• _Written exercise_:
Please report every line in the records below that contains the string "dress", copying each such line in full.

• _Extracted records_:
++++++++++
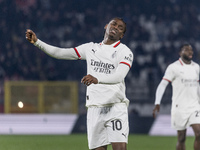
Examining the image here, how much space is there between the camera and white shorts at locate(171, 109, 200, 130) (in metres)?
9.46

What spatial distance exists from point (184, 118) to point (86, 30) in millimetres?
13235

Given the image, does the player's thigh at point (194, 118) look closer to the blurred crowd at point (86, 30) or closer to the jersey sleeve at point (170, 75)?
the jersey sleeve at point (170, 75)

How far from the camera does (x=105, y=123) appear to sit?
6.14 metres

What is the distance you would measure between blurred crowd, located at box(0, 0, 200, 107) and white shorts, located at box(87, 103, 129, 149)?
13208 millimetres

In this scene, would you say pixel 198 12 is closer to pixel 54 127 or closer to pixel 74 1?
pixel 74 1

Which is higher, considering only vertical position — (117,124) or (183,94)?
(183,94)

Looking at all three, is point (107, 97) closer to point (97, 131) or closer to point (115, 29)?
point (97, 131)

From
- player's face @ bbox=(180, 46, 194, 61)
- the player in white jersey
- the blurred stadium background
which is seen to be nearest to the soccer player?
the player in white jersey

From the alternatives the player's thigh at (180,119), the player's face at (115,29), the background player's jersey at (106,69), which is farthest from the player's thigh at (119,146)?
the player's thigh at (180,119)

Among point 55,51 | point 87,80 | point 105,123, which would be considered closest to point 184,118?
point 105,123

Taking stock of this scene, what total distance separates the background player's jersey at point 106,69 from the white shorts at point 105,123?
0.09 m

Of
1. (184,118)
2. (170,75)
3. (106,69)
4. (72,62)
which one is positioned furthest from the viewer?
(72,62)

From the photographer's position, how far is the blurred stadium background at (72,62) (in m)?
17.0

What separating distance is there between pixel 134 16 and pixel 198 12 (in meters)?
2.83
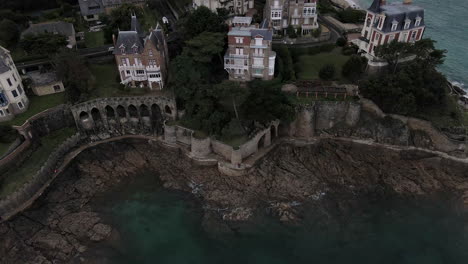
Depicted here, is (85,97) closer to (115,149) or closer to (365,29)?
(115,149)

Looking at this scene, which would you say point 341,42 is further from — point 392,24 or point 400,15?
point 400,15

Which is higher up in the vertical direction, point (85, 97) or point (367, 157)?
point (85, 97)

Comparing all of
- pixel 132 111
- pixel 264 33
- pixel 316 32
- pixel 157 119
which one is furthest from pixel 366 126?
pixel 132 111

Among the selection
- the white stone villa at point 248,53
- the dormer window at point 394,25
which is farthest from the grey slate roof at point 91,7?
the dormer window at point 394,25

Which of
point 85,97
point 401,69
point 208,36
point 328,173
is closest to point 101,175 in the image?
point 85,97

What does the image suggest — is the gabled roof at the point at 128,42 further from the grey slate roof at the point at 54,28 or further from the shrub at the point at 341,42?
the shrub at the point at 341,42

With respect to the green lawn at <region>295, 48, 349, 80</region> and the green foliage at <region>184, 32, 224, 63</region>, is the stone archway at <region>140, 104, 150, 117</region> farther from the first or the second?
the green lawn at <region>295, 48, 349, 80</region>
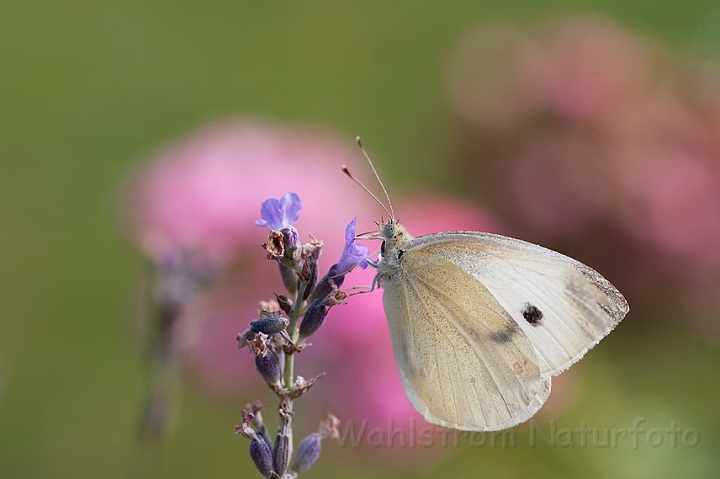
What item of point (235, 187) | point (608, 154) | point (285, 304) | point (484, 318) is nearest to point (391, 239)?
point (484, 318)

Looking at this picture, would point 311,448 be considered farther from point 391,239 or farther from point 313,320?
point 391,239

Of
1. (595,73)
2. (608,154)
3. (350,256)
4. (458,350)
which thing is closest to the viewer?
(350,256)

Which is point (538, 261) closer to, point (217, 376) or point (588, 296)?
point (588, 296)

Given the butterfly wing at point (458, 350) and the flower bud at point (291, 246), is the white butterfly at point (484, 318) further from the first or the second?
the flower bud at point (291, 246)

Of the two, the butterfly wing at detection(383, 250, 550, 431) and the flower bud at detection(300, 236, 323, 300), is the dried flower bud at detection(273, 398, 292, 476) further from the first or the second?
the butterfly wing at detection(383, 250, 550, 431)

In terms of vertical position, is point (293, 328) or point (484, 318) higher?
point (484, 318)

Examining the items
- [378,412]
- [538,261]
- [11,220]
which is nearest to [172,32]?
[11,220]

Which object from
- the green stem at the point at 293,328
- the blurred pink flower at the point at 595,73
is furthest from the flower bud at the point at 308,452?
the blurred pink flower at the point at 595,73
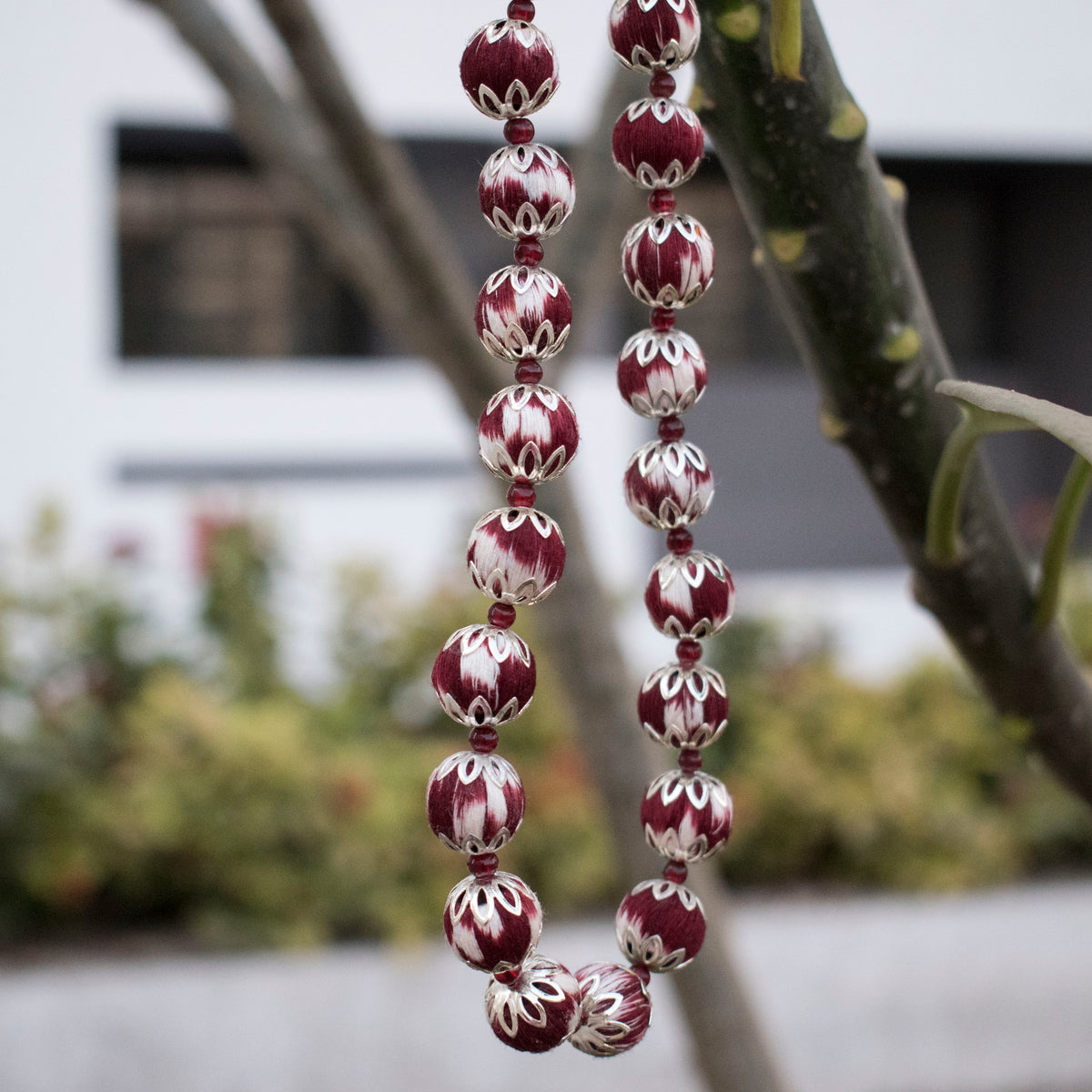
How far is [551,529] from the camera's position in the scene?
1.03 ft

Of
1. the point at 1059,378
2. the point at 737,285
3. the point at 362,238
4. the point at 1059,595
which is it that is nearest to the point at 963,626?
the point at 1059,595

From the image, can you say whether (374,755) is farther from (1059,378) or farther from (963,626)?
++++++++++
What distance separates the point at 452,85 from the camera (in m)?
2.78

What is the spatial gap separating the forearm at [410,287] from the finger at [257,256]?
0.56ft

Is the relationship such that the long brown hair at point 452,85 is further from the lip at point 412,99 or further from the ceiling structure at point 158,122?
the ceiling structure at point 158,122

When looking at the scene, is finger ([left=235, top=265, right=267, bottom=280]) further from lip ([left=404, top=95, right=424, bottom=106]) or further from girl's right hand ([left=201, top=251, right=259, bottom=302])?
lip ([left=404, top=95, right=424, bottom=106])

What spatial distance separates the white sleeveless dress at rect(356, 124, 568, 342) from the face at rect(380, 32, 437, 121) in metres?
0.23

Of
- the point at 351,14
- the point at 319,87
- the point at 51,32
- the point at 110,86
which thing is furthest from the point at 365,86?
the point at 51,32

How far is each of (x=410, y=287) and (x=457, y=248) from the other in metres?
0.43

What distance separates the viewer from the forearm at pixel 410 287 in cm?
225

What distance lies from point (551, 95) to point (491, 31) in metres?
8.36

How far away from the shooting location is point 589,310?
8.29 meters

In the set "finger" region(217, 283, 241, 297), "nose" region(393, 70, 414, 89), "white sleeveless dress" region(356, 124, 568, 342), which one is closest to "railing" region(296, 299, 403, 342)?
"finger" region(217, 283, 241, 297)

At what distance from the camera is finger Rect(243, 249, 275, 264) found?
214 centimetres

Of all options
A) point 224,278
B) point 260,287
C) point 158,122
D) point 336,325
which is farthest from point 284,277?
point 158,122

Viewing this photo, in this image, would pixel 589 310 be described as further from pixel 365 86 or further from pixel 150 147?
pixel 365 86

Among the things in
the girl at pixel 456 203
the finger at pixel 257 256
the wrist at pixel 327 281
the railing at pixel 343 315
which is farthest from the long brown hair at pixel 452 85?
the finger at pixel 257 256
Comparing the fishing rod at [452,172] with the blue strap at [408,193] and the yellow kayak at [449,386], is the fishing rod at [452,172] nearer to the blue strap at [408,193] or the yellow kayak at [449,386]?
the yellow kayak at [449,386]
++++++++++
• _Answer to the exercise_:
What spatial distance separates the white sleeveless dress at rect(356, 124, 568, 342) from the face at rect(380, 32, 437, 121) in metres?
In the set "finger" region(217, 283, 241, 297), "nose" region(393, 70, 414, 89), "white sleeveless dress" region(356, 124, 568, 342), which one is closest to "railing" region(296, 299, 403, 342)?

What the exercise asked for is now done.